Show the lines below where "over" occurs.

### Source data

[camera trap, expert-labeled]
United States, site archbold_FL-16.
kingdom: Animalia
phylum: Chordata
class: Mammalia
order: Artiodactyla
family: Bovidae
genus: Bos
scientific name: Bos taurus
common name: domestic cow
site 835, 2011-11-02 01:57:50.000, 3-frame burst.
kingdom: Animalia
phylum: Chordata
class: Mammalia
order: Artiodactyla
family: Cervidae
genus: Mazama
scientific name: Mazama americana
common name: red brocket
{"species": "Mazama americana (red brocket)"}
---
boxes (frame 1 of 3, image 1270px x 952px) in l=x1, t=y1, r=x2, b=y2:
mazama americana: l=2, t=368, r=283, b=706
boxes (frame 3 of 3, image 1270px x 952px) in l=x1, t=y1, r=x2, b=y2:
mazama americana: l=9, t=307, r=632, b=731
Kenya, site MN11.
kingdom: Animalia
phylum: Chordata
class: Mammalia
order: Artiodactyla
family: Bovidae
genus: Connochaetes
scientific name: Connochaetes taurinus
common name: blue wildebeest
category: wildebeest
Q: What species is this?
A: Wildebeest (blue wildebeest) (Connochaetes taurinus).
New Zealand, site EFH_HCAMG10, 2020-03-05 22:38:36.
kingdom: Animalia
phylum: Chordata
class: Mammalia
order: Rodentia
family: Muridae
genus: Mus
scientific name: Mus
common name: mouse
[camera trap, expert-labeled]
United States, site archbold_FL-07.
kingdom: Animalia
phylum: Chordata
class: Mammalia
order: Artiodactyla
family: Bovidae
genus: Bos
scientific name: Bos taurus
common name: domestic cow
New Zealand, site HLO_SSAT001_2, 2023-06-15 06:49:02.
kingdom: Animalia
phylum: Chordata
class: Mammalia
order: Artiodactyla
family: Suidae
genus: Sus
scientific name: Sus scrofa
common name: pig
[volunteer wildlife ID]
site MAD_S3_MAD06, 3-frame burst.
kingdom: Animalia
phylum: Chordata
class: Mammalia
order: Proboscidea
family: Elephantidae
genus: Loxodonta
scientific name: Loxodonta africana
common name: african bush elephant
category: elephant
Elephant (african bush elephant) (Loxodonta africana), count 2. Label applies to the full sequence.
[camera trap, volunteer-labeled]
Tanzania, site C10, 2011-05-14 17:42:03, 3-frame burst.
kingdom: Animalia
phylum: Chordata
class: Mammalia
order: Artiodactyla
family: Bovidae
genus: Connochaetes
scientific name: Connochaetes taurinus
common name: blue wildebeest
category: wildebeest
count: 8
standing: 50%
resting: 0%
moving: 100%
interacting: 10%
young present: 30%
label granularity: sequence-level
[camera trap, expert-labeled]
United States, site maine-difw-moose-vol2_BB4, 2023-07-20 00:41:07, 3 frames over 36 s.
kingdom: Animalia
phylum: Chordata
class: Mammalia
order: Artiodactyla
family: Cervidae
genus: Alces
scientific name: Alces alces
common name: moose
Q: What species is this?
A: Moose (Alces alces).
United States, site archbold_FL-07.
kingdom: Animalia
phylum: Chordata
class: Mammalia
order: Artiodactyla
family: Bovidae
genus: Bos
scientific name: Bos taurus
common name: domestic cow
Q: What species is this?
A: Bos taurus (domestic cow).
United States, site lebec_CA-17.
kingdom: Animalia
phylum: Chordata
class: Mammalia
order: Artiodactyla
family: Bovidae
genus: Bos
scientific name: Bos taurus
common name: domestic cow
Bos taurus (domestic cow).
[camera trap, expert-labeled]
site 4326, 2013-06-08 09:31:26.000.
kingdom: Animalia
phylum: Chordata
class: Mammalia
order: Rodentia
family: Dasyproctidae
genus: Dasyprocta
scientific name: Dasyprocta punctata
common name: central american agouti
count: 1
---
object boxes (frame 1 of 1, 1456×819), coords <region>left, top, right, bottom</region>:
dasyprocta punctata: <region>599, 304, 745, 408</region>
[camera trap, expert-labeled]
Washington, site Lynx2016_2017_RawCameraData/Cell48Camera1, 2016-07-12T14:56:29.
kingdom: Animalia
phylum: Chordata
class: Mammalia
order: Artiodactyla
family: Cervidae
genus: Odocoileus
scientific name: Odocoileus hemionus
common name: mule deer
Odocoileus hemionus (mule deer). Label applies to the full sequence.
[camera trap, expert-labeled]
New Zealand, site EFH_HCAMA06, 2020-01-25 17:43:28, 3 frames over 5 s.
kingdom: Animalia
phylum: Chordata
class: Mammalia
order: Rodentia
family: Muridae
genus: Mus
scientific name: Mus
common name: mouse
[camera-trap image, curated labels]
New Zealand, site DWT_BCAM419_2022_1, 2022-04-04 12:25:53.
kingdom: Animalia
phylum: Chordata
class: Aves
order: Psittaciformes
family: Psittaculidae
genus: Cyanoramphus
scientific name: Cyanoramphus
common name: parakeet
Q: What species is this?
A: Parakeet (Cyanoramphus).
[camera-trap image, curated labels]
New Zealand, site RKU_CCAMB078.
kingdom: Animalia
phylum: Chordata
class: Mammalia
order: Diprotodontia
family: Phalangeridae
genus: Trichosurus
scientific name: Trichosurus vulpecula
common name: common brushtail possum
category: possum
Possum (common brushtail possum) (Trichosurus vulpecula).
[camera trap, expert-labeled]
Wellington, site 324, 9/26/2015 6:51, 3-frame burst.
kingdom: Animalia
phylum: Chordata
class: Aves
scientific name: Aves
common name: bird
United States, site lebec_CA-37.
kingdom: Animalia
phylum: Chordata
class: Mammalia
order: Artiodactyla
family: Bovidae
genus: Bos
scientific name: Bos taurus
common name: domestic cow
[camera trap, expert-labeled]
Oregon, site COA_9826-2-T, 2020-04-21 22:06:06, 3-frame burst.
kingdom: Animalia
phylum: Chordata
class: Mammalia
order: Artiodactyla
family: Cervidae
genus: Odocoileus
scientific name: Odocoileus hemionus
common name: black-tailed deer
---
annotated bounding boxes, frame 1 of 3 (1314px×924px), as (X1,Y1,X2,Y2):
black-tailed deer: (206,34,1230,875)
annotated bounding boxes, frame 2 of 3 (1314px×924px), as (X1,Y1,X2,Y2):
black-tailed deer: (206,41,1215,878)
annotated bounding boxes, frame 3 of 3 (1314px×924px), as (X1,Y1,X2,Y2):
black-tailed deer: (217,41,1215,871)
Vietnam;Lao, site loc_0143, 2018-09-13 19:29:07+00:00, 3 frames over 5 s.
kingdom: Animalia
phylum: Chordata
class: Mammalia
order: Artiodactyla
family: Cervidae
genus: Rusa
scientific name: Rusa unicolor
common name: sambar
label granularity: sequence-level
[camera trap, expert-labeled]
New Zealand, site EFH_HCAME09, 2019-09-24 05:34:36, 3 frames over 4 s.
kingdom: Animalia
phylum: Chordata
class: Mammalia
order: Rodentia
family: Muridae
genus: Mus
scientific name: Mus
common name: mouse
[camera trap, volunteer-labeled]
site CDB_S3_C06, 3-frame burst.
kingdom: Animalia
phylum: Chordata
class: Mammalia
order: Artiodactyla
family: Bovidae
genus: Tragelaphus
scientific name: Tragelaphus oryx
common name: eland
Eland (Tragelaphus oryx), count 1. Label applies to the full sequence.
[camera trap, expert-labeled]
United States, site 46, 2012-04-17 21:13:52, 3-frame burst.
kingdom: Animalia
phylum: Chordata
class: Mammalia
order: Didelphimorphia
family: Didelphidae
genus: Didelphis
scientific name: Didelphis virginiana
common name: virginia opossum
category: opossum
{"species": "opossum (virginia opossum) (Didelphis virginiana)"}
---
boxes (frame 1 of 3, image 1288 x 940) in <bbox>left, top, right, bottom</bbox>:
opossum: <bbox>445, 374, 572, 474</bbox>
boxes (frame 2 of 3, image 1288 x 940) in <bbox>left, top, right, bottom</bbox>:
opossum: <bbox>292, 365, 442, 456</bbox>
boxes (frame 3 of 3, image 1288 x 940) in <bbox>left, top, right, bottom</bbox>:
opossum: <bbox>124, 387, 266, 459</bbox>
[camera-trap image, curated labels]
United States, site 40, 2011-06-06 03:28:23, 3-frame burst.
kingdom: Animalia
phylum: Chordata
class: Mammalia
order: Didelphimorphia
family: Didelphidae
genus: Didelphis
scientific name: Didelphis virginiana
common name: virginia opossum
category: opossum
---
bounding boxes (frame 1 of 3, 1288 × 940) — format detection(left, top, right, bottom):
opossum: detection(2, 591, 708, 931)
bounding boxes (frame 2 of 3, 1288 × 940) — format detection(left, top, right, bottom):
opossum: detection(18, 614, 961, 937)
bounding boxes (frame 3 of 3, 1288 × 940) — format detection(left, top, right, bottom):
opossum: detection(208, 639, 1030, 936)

######

Task answer:
United States, site maine-difw-moose-vol2_BB4, 2023-07-20 00:41:07, 3 frames over 36 s.
New Zealand, site EFH_HCAMA06, 2020-01-25 17:43:28, 3 frames over 5 s.
Vietnam;Lao, site loc_0143, 2018-09-13 19:29:07+00:00, 3 frames over 5 s.
New Zealand, site EFH_HCAME09, 2019-09-24 05:34:36, 3 frames over 4 s.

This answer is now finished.